Feb 29, 2016
Help Her Thrive as a College Ministry Wife
Joey Tombrella offers advice for men who lead college ministry and want to help their wives thrive.
I have been in full time ministry for over ten years. I’ve experience the crucible of ministry highs and lows while a husband and father of three. There are times that I feel like I’m the greatest college minister ever, only to go home and see that I have neglected my wife who is often carrying more than I even imagine. If you haven’t been there, you will be. I asked my wife to help me write some simple, practical advice for all of us in ministry.
1. Stop and think. Men, what is the current state of your wife’s heart? Is she weary and tired, wishing that you would spend more time with her or the kids? You need to spend time weekly thinking about what your wife needs to thrive and to be encouraged. Find out what’s keeping you from accomplishing those things. Make changes.

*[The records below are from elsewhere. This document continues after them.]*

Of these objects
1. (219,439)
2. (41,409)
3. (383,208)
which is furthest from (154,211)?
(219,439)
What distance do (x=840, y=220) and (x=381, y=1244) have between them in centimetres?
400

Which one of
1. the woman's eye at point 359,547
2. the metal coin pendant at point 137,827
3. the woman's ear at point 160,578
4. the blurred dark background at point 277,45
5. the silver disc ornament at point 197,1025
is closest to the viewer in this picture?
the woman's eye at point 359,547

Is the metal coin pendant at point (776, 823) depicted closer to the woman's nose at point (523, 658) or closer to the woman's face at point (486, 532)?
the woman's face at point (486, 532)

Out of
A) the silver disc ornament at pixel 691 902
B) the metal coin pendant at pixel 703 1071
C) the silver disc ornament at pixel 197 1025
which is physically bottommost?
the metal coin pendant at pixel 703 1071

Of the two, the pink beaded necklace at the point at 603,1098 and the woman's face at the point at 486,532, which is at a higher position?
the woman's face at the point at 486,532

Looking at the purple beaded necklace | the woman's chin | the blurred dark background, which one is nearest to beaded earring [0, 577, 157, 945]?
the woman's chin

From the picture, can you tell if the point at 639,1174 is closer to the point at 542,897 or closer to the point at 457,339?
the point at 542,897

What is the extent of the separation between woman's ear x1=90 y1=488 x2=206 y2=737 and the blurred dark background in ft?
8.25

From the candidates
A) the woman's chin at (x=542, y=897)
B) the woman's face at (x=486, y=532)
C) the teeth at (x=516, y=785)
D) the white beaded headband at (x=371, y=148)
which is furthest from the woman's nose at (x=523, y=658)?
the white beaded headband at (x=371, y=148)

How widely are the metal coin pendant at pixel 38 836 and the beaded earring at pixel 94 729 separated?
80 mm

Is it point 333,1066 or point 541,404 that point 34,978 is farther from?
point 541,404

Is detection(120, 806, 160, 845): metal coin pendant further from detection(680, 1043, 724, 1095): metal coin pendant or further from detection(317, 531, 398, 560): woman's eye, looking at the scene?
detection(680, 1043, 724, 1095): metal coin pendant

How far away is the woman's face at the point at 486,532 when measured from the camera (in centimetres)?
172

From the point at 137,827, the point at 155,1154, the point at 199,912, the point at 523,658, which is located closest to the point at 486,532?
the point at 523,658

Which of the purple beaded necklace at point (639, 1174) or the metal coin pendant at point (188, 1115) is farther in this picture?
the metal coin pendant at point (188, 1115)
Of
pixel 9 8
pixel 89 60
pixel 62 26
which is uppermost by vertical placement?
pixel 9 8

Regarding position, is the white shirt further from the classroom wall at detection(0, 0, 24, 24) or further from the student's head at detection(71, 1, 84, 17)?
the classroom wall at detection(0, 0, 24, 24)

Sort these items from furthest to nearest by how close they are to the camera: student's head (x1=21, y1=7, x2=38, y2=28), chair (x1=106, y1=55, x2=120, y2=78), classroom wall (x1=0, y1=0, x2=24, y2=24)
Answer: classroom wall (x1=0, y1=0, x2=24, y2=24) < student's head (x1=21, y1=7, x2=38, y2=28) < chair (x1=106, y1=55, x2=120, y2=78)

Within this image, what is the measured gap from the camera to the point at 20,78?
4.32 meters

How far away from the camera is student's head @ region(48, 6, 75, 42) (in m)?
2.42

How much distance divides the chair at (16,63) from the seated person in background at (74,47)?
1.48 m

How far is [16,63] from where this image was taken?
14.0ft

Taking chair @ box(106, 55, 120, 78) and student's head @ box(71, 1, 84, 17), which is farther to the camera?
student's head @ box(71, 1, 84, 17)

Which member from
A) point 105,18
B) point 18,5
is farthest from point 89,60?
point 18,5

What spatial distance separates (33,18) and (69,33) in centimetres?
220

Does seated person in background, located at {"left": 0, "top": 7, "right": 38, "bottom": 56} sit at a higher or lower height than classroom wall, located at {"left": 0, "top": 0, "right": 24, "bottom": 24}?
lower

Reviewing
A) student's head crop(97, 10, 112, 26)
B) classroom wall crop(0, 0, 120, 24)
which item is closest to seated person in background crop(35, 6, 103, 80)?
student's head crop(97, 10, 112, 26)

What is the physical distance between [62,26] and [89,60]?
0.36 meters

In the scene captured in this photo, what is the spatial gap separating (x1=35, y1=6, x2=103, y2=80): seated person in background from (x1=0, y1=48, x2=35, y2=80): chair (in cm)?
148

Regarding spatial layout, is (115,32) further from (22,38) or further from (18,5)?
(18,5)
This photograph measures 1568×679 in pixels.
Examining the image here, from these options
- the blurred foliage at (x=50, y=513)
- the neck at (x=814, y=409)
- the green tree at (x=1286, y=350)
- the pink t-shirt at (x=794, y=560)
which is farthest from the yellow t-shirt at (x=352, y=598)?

2. Face it. Ministry is a joint effort. Your wife may not lead a Bible study for the girls, but she is certainly involved. She has to embrace the long weekends just like you, but may not get to sip a latte while talking about the latest Platt sermon because she is wrestling children at home. She has the gifting to encourage you, help you, and support you, so honor her. But she also needs to play an active role with the college girls. Remember, she may need to be around when you counsel female students and she needs to have input, if not primary input. Give her time to take the girls to lunch or coffee. When you see a girl that needs to be ministered to, ask your wife first before handing that to a student leader.
3. Preach at your wife. Just kidding! Don’t ever do that. Rather, fence off the time that she needs to receive nourishment in the Word. Get her a cup of coffee, buy her a new devotional book and take the kids to McDonald’s for an hour or two. Surprise her with special nights at least once a month and lots more if you are in a busy ministry season. If you need to appeal to your students for free babysitting, than do it. Show your wife, children and students what’s important.
4. Plan and calendar together. You are not Moses receiving an infallible plan alone, with your wife eager for instruction. She probably knows the family calendar, parties, and commitments better than you do. Spread the campus calendar, and church calendar out on the kitchen table and get your wife involved. Tell here the specific things you want to see happen in ministry and get her feedback on her desires for the two of you and the family. My biggest mistakes have been dreaming, planning and calendaring without my wife’s input. Also, pace the calendar out. As a college minister, you will be slammed in August and summer is usually busy planning around the first of the year. We have found that spring and early summer lend itself to restfulness. Think about that as you plan a personal retreat together or family vacation.
5. Fight your fear! Inside of you is a subtle, insecure person that wants to make the students in your ministry happy and think much of you. Trash that idol of insecurity. Don’t be ruled by crowds, interns and student leaders. Student leaders are wonderful, but they do not have the perspective of marriage. Instead, humble yourself and say “no” or “not right now” when it’s appropriate. Use your struggles in ministry and marriage as opportunities for discipleship. College students need to see this unique matrix. They also need to see college ministers who pursue excellence but are willing to stop polishing the ministry because you love your wife more.